In most countries, the primary sources of data on inputs are private suppliers of those inputs. The difficulties are basically three:

  1. the suppliers may not be willing to divulge information on their sales;

  2. even if they are cooperative, unless a systematic effort has been made over time, the time series may be short, because usually the suppliers' records do not go back many years; and

  3. for some classes of inputs, the amount of product differentiation is very great, and many products are discontinued after a few years or will have been introduced for the first time in very recent years.

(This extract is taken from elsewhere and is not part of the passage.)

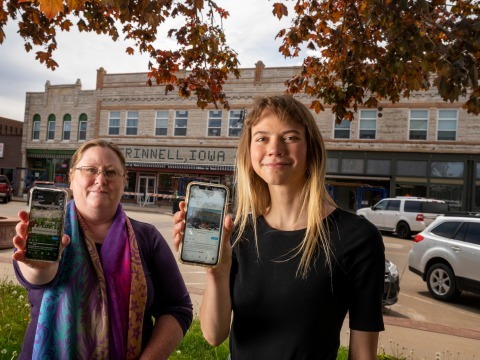 Monique McLay Shore '90 and Allison Cottrell '21 in downtown Grinnell holding up their smart phones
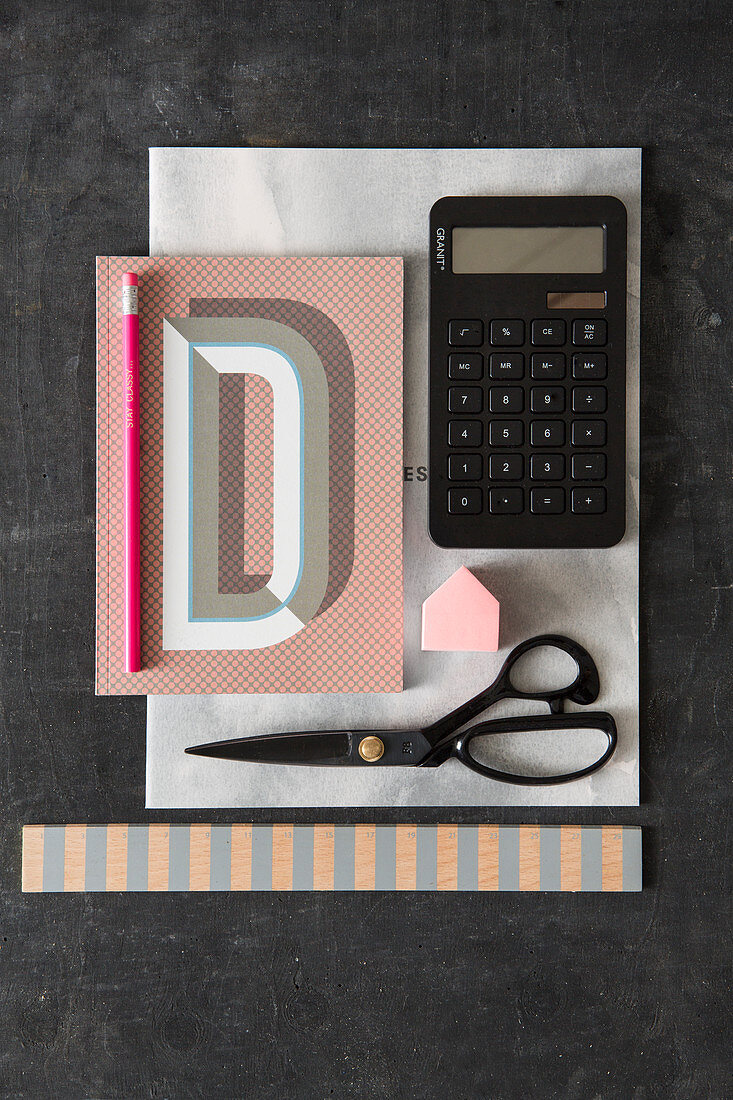Notebook, calculator and scissors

This last observation is particularly true in the cases of non-fertilizer agricultural chemicals (pesticides and fungicides) and agricultural machinery. The number of different agricultural chemicals typically mounts into the scores, and sometimes into the hundreds. Hence it is rare to find a time series and indexes refering to prices and quantities of agricultural chemicals applied (except fertilizers).

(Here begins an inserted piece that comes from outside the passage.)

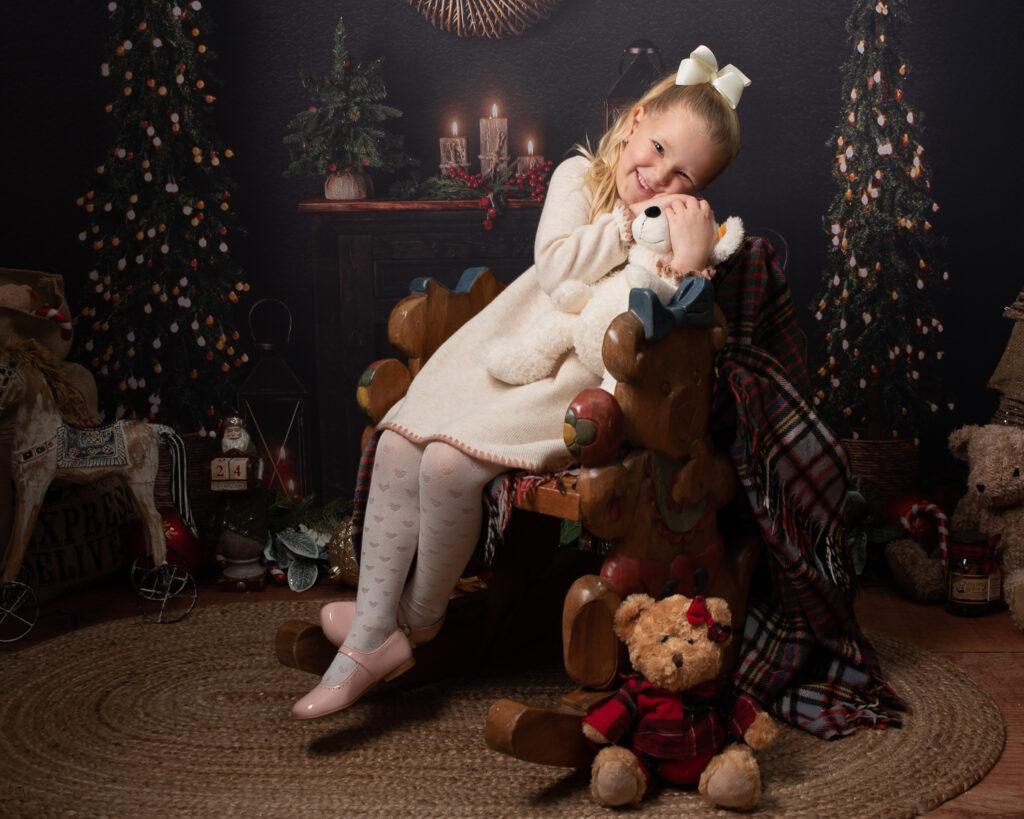 Cute girl cuddling teddy in Christmas photoshoot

A systematic program of statistical documentation on inputs could be developed in most countries, with the cooperation of the producer associations for those goods, but it would require commitments of government staff members on a regular basis, and many governments have not made that commitment in this area. In the meantime, some partial series normally can be found, especially for the main chemical fertilizers, for irrigation water, and for short-term agricultural credit from banking institutions.

Market Imperfections

A principal policy concern in the area of inputs is the presence of local monopolies and oligopolies in supply, which tends to elevate the inputs' prices over what they would be in a competitive supply environment. This circumstance occurs with greater frequency in countries with small domestic markets. In Panama, for example, Conklin (1986) found that none of the 22 major agroindustries had more than three firms, and roost had only one or two. In some other countries, public monopolies are as pervasive as private ones, or more so, in this area. While the public monopolies may not price their products the way private ones do, the record increasingly shows they suffer from other kinds of problems.

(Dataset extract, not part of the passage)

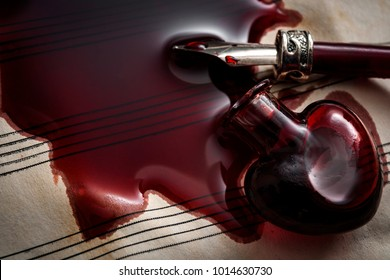 To pour your heart out through art or catarsis concept with an aged music paper with spilled blood coming from a glass heart and a vintage quill pen soaked in blood with copy space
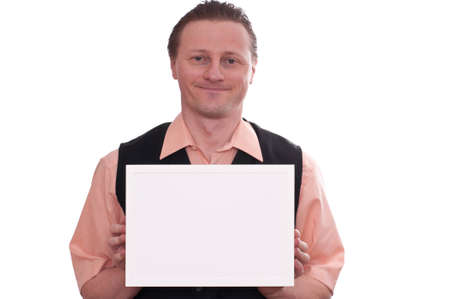 A smiling male photographer is holding a white blank picture frame with his hands Stock Photo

A quantification of the possible degree of market distortion from the presence of monopolies is difficult without knowledge of the industry's supply and demand curves, but a time series can help detect the existence of a problem and its magnitude. In the Dominican Republic, a comparison of the time series of international and domestic prices for major fertilizers revealed an increasing gap between the two series, and hence indicated an increasing loss of competitiveness on the part of domestic suppliers. The problem had been unsuspected previously until these time series were collated and interpreted.

Other Issues on Inputs

The other time series regarding fertilizer that is basic for analysis of the sector is the ratio of fertilizer to cultivated land area, which is taken as an indicator of the rate of modernization of agricultural production. Preferably, this is compiled on a nutrient basis (nitrogen, phosphate, potash), for the mix of fertilizer products may change over time, and each one has its own nutrient composition. The coefficients of nutrient composition are well documented; see, for example, the World Bank's handbook on fertilizers.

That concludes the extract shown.